Setelah konser saya sempatkan melakukan wawancara kepada Rama Widi demi mengonfirmasi aktivitas blusukan musiknya dan juga Billy Aryo (yang saya sebut) ‘Si Pendekar Cello’. Berikut cuplikannya,

Saya       : Rama, apa pertimbangan duet dengan cellis?

Rama     : Celo itu deep buat saya, sementara harpa itu cantik. Pertemuan keduanya menjadi sebuah keseimbangan suara.

Saya       : Kenapa dipilihnya Billy?

Rama     : Saya itu membutuhkan patner dan Billy pantas jadi patner karena teman yang baik. Bermusik dengan sahabat lebih mudah chemistry-nya. Semacam menikah, menikahlah dengan sahabat. Billy itu meminta saya untuk berlatih dan saya terima ajakan berlatih itu. Saya juga bilang kalau saya (harpa) nanti jadi pijakannya dan Billy jadi melodi. Saya akan jadi pijakan yang solid.

Saya       : Ada pesan apa yang mau disampaikan dari konser duet itu?

Rama     : Untuk siapa neh? Musisi klasik muda atau awam?
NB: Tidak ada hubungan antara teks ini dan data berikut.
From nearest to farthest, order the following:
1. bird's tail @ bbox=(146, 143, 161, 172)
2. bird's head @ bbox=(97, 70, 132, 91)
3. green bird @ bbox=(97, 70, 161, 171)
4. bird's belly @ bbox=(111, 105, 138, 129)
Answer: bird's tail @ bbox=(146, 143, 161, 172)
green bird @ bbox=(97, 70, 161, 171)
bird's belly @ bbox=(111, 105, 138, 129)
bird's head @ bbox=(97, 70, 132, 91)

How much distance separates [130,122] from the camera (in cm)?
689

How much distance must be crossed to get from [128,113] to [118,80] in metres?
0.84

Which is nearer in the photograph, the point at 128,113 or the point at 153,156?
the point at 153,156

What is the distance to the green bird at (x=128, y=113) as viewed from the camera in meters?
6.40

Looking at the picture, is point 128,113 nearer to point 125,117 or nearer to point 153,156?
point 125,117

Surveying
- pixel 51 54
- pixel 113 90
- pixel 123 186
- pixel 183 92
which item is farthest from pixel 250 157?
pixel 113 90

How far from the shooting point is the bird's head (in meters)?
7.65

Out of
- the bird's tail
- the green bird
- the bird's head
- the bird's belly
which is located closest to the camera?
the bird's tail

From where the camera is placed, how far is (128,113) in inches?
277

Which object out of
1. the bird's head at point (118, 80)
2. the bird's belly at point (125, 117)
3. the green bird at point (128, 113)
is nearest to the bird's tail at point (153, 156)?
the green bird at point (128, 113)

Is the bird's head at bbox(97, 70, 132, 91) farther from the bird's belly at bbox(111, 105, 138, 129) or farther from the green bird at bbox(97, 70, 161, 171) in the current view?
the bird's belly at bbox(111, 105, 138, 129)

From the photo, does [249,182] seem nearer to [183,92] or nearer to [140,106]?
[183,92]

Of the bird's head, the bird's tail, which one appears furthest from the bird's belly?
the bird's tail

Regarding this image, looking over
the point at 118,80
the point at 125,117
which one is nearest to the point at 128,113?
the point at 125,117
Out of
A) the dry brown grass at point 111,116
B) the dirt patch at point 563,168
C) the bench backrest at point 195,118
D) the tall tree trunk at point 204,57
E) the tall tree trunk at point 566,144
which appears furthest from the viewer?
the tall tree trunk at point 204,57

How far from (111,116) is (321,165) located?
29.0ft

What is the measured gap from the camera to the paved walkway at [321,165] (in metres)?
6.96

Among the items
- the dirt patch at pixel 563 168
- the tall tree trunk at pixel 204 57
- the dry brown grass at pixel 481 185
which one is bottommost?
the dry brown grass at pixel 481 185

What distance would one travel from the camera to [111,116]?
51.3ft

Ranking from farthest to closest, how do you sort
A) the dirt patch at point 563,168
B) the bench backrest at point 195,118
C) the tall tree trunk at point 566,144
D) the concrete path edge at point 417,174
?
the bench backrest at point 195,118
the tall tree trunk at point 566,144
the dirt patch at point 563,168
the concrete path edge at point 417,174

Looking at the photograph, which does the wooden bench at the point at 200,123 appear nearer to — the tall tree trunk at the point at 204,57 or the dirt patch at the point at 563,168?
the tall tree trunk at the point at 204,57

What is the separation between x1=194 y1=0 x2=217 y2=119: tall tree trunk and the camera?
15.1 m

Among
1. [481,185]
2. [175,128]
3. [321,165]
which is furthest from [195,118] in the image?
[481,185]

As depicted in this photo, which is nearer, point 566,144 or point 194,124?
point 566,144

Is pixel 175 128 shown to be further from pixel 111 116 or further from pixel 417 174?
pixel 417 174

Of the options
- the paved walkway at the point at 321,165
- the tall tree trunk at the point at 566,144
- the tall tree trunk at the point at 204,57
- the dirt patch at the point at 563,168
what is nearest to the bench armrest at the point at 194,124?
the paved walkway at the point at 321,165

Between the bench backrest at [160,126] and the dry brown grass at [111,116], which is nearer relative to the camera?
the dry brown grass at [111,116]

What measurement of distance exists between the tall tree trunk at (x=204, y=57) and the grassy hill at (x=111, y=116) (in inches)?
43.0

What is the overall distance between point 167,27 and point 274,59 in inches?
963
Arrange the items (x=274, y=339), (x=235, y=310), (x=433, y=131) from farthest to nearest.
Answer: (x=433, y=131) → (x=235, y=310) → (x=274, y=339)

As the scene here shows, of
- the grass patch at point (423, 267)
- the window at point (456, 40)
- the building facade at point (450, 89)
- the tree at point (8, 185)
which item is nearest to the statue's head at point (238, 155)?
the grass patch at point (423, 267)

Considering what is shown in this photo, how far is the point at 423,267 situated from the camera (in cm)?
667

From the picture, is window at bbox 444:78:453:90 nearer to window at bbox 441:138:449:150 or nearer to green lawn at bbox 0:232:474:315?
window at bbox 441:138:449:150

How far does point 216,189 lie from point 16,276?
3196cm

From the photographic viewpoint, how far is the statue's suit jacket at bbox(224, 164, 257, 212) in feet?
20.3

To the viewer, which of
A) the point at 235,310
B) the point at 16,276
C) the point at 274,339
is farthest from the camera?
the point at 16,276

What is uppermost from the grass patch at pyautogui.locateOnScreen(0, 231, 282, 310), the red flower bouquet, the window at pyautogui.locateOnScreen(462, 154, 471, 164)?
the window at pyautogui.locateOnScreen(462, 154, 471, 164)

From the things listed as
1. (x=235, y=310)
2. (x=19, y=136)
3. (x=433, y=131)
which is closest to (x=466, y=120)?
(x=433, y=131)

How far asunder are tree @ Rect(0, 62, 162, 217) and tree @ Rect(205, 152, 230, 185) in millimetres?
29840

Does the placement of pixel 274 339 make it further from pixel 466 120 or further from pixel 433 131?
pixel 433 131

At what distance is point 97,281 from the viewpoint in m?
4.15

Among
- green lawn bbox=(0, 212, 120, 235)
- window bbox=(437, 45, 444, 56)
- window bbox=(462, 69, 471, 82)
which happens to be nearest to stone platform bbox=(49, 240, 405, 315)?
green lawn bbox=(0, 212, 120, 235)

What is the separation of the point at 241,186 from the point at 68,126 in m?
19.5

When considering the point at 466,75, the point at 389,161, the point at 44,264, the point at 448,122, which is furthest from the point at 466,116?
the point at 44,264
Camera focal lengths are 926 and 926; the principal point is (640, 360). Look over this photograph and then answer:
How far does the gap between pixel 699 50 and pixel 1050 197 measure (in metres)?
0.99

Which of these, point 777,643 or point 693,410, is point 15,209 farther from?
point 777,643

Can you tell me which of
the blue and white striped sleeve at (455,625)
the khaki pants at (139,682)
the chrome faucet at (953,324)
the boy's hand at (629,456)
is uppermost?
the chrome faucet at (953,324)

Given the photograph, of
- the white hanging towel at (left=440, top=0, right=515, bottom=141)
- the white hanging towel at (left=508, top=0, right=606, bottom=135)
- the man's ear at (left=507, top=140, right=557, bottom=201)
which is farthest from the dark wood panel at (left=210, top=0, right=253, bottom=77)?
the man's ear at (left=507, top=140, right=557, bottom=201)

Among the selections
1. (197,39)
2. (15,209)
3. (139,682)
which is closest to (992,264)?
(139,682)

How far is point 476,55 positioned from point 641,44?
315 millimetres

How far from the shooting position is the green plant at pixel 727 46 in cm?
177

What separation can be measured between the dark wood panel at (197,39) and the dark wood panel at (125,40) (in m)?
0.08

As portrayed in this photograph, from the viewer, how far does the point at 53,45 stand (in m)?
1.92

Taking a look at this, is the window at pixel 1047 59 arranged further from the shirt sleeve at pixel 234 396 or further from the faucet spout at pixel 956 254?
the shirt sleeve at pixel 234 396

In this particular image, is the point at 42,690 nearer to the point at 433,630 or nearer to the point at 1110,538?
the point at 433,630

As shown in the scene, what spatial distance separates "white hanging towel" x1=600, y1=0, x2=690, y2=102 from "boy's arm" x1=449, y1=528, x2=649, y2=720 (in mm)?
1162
Saya       : Dua-duanya aja deh.

Rama     : Untuk musisi klasik muda jangan pernah puas karena di atas awan ada awan. Hal ini sering saya bilang juga ke murid-murid. Musik klasik adalah musik minoritas maka perlu saling support, bukan mengotak-kotakan agar musik klasik maju. Terus untuk awam, menonton musik klasik gak harus mengerti. Datanglah ke recital, konser-konser musik klasik untuk menikmati musiknya, bukan untuk mengerti musiknya.

Saya       : Bil, gimana setelah pagelaran ada perasaan apa?
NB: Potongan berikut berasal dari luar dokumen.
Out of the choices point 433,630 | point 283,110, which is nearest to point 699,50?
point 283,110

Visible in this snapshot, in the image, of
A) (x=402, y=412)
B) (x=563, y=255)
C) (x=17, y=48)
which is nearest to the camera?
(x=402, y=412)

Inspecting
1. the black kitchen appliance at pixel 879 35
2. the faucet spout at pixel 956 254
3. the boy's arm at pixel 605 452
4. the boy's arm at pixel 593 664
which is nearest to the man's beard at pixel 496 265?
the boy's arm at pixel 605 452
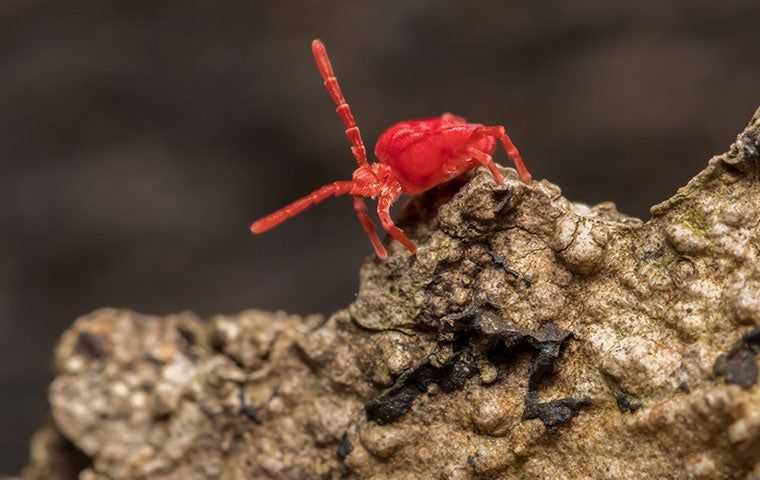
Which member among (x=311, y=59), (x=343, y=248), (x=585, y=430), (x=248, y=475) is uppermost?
(x=311, y=59)

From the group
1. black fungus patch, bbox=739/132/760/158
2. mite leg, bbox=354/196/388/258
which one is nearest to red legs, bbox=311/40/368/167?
mite leg, bbox=354/196/388/258

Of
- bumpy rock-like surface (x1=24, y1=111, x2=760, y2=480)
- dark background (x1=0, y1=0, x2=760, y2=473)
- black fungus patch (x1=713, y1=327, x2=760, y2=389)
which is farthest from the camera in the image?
dark background (x1=0, y1=0, x2=760, y2=473)

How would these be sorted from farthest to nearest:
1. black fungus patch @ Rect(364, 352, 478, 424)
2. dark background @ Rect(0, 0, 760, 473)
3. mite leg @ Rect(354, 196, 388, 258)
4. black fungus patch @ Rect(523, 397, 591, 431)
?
dark background @ Rect(0, 0, 760, 473) → mite leg @ Rect(354, 196, 388, 258) → black fungus patch @ Rect(364, 352, 478, 424) → black fungus patch @ Rect(523, 397, 591, 431)

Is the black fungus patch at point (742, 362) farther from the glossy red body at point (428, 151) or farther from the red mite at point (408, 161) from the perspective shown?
the glossy red body at point (428, 151)

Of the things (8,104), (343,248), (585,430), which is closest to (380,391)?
(585,430)

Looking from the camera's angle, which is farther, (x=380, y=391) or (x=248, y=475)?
(x=248, y=475)

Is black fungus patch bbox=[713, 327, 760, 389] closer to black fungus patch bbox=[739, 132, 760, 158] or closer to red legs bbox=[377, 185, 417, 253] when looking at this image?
black fungus patch bbox=[739, 132, 760, 158]

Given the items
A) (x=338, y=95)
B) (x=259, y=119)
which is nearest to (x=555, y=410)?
(x=338, y=95)

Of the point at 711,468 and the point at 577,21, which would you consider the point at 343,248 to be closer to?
the point at 577,21

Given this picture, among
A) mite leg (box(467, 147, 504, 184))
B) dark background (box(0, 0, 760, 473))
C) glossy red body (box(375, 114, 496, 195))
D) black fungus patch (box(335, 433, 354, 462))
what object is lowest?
black fungus patch (box(335, 433, 354, 462))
Billy        : Underpressure banget. Ini konser one way trip and no turning back.

Saya       : Tadi diawal-awal ada kendala. Kenapa?

Billy        : Belum makan dari kemarin. Pagi sama siang ngopi doang. Pas trouble mencoba untuk mengalir saja. [Sayup-sayup, terdengar Billy memesan rokok].

Rama Widi dan Billy Aryo ditunggu blusukan selanjutnya. Mungkin suatu saat nanti Rama dan Billy akan hadir dan bertemu dengan seniman tari, penyair, dramawan dari Bandung, supaya musik klasik barat semakin inklusif dan ramah bagi semua orang. Mengadaptasi pesan Rama Widi, tidak perlu mengerti musik, tapi menikmati musik bersama-sama bisa menjadi pilihan mempersatukan rakyat dari berbagai kelompok, demi Indonesia jaya dan mulia, demi Pancasila.